Introduction: Autoimmune hemolytic anemia (AIHA) is an acquired condition characterized by hemolysis due to autoantibodies against red blood cell antigens. AIHA can be categorized as primary, when the underlying cause has not been demonstrated, and secondary, when the hemolysis is caused due to autoantibodies related to autoimmune diseases, lymphoproliferative diseases, infections, solid tumors or solid organ transplantation. Another form of secondary AIHA is drug-related AIHA, in which hemolysis is driven by the intake of certain drugs including antibiotics, antiviral drugs, and chemotherapeutic drugs. Mortality due to AIHA is estimated to be 10%; thus, there is a need to investigate the trends and disparities in AIHA-related mortality.

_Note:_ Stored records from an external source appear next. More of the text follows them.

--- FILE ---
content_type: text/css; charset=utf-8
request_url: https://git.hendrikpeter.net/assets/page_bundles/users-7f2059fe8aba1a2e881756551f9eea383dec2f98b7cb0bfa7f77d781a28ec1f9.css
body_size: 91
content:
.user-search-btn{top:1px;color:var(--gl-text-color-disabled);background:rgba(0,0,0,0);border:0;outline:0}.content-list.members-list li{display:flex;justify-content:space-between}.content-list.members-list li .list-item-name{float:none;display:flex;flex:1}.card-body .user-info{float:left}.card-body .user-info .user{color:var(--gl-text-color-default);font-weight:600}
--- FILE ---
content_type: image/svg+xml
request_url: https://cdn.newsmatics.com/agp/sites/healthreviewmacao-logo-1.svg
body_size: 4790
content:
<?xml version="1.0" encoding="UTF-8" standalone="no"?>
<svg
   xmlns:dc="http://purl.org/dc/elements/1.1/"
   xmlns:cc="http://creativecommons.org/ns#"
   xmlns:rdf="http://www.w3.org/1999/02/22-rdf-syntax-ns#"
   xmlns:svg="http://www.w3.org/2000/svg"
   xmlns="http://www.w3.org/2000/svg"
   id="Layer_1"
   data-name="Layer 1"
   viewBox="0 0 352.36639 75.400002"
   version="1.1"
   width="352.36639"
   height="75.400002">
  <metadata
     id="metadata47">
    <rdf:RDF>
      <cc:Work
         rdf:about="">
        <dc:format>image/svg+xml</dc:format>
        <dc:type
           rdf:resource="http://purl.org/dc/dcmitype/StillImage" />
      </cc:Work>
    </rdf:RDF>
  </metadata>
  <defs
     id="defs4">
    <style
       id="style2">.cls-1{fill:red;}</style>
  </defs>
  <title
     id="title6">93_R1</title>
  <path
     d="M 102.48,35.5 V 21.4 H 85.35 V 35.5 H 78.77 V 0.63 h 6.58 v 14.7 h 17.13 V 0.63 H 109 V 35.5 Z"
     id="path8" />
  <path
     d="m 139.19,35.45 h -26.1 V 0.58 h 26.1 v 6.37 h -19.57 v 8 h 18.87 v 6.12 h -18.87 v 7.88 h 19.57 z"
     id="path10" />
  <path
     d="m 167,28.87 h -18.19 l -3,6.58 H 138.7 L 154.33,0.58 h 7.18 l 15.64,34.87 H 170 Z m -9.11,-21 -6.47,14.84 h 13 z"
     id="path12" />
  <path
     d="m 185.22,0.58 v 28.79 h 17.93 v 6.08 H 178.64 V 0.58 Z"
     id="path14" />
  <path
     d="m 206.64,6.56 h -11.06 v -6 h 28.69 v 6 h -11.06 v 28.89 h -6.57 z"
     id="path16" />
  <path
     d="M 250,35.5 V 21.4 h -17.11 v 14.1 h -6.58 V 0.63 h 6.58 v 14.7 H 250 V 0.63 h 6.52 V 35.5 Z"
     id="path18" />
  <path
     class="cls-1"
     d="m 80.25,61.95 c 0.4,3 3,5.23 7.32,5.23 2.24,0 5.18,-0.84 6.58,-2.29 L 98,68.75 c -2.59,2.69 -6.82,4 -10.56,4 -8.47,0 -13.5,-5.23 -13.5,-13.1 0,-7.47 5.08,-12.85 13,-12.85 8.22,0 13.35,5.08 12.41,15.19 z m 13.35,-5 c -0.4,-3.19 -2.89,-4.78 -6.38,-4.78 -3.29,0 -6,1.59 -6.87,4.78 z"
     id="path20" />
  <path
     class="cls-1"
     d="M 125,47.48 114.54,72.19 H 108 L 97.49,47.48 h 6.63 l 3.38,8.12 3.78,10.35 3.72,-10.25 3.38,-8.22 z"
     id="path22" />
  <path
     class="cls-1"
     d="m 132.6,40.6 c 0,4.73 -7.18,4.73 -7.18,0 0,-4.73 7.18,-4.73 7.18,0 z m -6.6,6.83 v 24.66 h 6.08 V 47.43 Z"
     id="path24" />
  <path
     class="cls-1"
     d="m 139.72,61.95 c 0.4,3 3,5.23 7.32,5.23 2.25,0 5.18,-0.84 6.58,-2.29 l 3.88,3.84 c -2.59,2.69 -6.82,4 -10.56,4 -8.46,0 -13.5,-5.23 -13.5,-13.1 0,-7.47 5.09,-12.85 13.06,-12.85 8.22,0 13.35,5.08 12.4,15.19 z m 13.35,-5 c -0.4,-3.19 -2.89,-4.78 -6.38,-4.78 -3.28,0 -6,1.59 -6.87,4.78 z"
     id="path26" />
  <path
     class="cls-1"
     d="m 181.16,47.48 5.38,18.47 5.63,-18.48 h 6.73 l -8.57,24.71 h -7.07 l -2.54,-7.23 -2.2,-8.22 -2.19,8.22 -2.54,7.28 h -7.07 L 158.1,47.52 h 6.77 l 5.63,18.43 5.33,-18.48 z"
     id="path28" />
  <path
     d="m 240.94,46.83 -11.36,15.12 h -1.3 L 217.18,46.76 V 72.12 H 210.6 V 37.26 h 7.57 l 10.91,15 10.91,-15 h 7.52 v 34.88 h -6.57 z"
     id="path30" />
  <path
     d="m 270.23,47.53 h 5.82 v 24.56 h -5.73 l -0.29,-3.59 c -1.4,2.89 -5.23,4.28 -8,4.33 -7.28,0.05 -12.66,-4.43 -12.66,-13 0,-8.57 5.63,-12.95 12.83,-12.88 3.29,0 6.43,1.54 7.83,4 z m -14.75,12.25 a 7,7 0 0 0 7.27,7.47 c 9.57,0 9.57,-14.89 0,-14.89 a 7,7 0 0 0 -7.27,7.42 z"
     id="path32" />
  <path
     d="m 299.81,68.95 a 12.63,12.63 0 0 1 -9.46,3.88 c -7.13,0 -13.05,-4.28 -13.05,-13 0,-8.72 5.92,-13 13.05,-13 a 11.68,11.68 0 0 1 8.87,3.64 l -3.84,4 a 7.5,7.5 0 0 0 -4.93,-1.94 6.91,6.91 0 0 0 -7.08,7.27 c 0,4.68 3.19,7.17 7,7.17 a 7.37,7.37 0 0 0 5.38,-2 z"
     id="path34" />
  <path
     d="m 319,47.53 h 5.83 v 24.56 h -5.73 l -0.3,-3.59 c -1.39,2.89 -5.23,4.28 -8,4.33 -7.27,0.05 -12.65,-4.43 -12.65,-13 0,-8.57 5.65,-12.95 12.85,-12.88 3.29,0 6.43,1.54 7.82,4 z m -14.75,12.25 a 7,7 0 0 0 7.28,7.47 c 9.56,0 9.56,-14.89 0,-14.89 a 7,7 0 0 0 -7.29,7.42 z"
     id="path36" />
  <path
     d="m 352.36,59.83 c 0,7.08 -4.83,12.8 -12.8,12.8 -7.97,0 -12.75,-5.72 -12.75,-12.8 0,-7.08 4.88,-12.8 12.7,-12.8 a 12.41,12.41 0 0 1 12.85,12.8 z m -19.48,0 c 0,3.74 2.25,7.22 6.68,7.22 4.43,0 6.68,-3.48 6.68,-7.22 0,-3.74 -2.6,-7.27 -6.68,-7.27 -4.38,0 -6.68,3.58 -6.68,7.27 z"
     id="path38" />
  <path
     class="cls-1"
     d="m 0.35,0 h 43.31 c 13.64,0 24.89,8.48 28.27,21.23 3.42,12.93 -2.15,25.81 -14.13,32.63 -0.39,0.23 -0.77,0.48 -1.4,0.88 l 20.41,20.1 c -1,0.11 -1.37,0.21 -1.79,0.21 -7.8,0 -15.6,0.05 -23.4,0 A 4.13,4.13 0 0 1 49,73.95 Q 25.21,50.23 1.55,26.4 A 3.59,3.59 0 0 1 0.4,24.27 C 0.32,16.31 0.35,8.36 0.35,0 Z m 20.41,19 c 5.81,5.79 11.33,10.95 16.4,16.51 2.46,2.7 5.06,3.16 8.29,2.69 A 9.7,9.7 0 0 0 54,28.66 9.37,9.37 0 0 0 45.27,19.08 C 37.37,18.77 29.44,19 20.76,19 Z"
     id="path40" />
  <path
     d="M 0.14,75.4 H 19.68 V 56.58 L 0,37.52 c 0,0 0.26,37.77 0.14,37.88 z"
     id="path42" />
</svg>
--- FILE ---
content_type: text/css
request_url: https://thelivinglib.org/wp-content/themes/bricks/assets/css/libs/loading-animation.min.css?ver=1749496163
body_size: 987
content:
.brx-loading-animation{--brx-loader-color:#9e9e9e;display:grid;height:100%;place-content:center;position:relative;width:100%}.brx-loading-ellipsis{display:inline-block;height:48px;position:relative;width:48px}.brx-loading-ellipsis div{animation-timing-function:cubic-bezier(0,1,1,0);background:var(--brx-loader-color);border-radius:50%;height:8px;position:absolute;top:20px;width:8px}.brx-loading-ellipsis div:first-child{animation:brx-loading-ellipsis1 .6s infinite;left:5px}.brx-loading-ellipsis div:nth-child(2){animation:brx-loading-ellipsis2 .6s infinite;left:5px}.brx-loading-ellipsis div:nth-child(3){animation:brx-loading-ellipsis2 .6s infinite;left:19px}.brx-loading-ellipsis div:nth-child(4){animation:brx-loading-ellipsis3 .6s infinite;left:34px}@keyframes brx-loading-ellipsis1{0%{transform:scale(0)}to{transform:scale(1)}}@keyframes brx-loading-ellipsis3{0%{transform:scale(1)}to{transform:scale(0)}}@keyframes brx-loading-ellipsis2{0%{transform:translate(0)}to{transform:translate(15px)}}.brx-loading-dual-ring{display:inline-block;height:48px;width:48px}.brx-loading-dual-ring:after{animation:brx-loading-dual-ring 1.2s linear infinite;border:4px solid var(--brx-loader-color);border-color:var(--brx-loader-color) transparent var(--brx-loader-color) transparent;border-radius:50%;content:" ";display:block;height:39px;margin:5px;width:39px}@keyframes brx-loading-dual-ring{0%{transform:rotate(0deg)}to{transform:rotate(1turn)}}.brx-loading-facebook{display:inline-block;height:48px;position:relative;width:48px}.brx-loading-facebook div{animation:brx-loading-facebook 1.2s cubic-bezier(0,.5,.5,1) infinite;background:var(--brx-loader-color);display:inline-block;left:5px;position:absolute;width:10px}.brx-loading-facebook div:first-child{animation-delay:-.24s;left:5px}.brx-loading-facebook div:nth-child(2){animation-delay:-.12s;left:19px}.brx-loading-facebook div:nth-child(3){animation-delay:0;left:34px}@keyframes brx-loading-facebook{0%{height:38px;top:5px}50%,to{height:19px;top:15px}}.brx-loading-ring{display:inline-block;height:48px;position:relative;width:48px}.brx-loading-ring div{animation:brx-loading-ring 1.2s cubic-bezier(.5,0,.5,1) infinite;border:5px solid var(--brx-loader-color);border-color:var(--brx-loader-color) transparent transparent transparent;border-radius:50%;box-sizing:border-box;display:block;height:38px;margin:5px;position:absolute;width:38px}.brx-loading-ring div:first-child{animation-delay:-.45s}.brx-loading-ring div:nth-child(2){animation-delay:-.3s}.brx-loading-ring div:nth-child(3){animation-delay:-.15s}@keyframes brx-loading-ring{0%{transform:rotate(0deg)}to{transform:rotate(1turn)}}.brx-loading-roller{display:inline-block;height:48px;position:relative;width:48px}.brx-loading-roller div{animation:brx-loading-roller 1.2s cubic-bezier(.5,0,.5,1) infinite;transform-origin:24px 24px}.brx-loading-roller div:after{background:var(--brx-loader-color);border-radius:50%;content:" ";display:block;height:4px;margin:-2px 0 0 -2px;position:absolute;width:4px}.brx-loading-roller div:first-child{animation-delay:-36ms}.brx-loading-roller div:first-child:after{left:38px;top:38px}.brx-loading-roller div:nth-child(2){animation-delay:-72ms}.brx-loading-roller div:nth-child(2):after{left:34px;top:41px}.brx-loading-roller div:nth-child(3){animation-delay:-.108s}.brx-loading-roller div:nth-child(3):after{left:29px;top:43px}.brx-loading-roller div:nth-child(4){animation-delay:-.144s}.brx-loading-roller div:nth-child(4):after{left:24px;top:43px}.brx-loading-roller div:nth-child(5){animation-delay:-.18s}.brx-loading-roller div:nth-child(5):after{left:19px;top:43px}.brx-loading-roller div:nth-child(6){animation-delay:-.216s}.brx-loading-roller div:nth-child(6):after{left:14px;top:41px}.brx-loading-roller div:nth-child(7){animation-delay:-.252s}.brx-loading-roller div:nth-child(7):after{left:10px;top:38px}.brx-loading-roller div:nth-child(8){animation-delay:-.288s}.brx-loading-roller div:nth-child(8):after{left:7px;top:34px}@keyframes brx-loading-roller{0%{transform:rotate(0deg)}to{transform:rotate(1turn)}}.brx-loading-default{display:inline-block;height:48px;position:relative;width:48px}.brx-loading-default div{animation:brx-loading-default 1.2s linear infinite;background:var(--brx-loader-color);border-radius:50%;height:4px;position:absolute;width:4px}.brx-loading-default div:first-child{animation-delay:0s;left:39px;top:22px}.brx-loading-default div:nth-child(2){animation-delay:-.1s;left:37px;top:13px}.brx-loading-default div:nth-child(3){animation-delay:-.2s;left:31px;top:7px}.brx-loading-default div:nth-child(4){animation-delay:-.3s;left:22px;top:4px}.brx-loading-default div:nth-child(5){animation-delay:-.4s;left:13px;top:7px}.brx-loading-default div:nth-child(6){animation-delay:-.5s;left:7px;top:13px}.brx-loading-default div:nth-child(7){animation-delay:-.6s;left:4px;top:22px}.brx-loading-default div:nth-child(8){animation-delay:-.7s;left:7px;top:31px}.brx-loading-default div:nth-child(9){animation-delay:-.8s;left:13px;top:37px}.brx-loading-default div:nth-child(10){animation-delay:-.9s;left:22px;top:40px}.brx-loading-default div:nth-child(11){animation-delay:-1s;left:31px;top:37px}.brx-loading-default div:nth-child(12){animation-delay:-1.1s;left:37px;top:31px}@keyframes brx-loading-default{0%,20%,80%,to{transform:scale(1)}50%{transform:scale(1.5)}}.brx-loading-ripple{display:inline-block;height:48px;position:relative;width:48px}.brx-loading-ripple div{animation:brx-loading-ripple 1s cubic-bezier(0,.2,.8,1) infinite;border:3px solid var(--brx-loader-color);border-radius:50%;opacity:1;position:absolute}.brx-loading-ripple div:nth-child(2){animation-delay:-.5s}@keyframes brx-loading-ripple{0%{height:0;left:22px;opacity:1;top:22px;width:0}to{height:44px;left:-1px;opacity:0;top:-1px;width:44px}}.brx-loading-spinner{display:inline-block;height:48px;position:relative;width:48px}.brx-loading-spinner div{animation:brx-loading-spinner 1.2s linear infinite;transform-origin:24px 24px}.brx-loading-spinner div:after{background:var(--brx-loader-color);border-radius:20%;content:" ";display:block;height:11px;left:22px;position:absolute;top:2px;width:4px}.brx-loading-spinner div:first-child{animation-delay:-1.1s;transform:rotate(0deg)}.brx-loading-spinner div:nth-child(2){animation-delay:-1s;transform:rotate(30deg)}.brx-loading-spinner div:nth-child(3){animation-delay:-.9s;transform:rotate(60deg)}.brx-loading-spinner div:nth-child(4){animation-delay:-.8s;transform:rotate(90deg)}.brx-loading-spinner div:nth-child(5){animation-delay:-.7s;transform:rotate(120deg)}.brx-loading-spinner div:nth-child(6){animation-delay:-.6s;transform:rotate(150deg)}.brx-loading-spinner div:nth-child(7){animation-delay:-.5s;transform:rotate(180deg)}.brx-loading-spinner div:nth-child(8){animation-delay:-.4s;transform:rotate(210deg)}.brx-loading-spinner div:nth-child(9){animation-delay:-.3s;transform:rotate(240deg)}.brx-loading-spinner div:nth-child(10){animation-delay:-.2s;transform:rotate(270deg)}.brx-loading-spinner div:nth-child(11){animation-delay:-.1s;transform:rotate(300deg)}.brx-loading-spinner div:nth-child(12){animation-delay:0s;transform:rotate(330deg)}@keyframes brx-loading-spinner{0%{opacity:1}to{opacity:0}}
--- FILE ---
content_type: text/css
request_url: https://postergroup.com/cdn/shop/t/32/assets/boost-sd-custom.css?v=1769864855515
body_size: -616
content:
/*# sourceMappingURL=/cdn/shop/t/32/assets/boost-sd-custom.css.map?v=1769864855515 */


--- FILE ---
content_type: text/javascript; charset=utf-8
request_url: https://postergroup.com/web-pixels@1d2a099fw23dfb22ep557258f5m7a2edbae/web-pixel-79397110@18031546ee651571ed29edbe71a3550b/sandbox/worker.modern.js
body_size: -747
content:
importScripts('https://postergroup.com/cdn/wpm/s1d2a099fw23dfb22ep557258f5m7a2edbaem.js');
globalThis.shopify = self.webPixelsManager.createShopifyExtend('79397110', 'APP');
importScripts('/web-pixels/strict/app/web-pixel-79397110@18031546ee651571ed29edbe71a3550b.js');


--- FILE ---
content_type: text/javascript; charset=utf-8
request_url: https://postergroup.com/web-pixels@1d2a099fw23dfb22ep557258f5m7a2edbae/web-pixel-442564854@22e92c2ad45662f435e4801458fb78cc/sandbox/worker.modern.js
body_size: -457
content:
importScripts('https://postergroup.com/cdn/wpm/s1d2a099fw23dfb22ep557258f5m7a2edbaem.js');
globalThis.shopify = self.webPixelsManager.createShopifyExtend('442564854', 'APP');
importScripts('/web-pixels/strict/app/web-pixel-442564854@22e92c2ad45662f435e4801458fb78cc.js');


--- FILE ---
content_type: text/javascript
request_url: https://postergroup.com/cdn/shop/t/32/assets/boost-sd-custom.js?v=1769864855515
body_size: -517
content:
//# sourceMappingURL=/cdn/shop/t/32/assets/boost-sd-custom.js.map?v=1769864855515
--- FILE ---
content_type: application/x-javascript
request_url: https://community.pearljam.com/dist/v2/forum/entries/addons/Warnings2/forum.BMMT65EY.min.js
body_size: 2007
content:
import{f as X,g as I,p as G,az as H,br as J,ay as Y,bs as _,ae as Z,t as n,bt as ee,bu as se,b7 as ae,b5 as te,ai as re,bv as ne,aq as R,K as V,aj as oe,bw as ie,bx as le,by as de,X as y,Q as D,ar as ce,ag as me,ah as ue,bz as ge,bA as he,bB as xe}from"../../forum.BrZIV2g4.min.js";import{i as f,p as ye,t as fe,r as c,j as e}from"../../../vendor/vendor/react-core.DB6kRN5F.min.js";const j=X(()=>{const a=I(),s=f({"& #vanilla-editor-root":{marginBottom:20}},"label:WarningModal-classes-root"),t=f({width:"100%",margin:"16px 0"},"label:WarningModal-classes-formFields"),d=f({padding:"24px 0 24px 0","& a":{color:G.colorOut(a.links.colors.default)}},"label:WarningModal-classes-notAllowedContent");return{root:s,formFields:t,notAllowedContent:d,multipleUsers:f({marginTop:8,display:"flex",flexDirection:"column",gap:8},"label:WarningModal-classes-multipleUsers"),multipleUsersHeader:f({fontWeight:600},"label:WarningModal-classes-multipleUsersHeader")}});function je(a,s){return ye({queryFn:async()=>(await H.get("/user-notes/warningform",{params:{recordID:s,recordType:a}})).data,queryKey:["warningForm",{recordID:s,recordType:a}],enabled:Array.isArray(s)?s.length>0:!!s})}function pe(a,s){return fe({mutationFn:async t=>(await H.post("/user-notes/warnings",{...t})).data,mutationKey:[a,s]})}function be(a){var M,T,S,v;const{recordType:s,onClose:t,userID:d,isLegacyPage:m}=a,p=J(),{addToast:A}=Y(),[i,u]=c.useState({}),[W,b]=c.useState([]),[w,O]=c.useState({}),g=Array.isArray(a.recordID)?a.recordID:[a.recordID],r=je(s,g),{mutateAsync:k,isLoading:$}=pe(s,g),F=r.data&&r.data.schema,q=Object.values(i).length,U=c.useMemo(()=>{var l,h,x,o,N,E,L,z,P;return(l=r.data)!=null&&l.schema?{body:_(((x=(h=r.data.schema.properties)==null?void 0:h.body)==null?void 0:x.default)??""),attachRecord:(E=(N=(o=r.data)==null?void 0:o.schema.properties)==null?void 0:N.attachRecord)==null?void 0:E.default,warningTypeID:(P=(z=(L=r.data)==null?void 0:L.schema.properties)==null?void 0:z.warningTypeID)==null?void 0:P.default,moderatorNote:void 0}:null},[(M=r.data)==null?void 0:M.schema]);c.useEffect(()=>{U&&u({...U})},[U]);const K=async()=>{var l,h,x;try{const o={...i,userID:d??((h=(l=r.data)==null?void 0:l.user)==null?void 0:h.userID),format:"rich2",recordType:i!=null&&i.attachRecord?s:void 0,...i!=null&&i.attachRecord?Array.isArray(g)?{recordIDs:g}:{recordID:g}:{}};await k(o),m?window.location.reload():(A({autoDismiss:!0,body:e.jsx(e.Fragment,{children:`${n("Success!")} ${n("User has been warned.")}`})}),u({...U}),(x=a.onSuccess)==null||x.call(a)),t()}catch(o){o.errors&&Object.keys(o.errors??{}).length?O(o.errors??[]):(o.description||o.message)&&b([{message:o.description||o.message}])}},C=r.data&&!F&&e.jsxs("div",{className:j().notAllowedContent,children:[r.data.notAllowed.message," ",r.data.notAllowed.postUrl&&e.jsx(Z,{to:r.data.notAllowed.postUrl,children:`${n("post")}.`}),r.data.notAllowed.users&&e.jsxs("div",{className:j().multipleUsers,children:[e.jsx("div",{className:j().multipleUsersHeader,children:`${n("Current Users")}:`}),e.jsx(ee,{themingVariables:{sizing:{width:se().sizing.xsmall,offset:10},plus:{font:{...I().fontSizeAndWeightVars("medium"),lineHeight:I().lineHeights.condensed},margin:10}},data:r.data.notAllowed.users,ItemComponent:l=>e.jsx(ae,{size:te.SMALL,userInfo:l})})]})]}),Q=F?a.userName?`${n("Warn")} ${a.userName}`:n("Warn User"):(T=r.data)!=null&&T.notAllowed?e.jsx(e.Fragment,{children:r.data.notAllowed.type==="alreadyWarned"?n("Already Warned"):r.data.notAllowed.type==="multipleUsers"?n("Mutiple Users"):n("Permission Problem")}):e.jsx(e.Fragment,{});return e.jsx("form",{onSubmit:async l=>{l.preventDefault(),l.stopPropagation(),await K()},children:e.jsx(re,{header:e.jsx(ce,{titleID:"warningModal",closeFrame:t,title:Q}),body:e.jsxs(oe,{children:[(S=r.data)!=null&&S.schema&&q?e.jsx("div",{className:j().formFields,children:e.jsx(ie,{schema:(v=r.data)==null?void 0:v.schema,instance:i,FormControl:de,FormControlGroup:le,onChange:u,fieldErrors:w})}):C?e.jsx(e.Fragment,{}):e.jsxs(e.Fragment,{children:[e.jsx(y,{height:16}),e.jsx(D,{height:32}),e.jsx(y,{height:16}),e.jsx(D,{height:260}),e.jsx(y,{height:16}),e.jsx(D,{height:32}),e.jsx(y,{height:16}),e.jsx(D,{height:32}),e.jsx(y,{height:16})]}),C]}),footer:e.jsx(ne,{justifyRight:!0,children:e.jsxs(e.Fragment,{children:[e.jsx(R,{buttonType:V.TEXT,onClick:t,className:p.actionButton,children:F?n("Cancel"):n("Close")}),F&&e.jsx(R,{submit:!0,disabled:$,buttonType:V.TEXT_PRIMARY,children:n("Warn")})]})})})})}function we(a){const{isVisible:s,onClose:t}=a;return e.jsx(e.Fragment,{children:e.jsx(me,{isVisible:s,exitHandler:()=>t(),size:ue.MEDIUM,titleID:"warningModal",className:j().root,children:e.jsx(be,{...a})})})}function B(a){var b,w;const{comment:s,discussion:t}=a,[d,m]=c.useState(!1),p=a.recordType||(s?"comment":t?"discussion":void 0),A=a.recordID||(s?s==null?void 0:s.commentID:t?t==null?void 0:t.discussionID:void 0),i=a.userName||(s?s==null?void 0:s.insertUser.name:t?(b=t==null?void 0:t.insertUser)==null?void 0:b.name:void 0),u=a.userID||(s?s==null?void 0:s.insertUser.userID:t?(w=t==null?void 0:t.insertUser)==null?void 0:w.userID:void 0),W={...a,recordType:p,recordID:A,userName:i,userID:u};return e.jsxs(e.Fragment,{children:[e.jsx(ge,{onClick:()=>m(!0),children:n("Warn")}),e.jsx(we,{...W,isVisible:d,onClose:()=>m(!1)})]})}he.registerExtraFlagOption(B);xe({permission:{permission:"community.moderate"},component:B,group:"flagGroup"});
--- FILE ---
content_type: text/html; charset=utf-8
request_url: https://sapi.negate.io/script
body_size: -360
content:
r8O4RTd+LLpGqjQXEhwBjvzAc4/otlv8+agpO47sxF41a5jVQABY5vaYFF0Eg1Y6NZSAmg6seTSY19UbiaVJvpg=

Methods: Data for AIHA-related deaths in the United States (US) was extracted from the CDC Wide-ranging ONline Data for Epidemiologic Research (WONDER) database from 1999 to 2020. The ICD-10 codes D59.0 (drug-induced AIHA) and D59.1 (other AIHAs) were used to extract age-adjusted mortality rates (AAMR) per 100,000 population. Changes in AAMR were observed through annual percentage change (APC) which was calculated via Joinpoint regression using the Joinpoint Regression Program (V 5.1.0, National Cancer Institute).

Results: From 1999 to 2020, a total of 7,015 AIHA-related deaths occurred in the US. A steep decrease in the AAMR was observed from 1999 to 2006 (APC: -5.32), after which the decline in the AAMR decreased until 2020 (APC: -0.39). The overall AAMR was a bit higher in males (0.10) than in females (0.09). A steady decrease in the AAMR for males was observed from 1999 to 2020 (APC: -1.45). On the other hand, the AAMR for females initially decreased from 1999 to 2005 (APC: -5.68), after which the APC decreased for the time period from 2005 to 2020 (APC: -0.87). Upon stratification by urbanization, non-metropolitan areas were observed to have a higher overall AAMR (0.091) in comparison to metropolitan areas (0.085) from 1999 to 2020. The AAMR for nonmetropolitan areas decreased consistently from 1999 to 2020 (APC: -1.13), whereas that for metropolitan areas decreased only till 2009 (APC: -4.65). Subsequently, the AAMR for metropolitan areas increased from 2009 to 2020 (APC: 0.62). Further variations in mortality trends across geographical locations were observed upon stratification of mortality trends by census region. The Midwest exhibited the highest overall AAMR (0.10), followed by the West (0.09), the Northeast (0.08), and the South (0.07). The AAMR for the Midwest region decreased from 1999 to 2013 (APC: -3.69), before subsequently increasing from 2013 to 2020 (APC: 2.92). The West exhibited a consistent decrease in the AAMR from 1999 to 2020 (APC: -1.59). Variations in the Northeast were observed as the AAMR declined from 1999 to 2004 (APC: -10.41), after which an increment from 2004 to 2020 was noted (APC: 1.66). In the South, the rate of decline varied, with the APC being -6.25 from 1999 to 2006, and then -0.66 from 2006 to 2020. States with the highest overall AAMR included Nevada (0.04), Georgia (0.05), and South Carolina (0.06), whereas those on the other end of the spectrum included Vermont (0.16), Missouri (0.16), and Oregon (0.16).

Conclusion: We observed a decrease in mortality of patients with AIHA from 1999 to 2020. Males, residents of non-metropolitan areas, and the Midwest exhibited the highest overall AAMR. Targeted interventions are needed for these vulnerable populations to curb the rise in mortality of patients with AIHA.

Disclosures

Mushtaq:Iovance Biotherapeutics: Research Funding.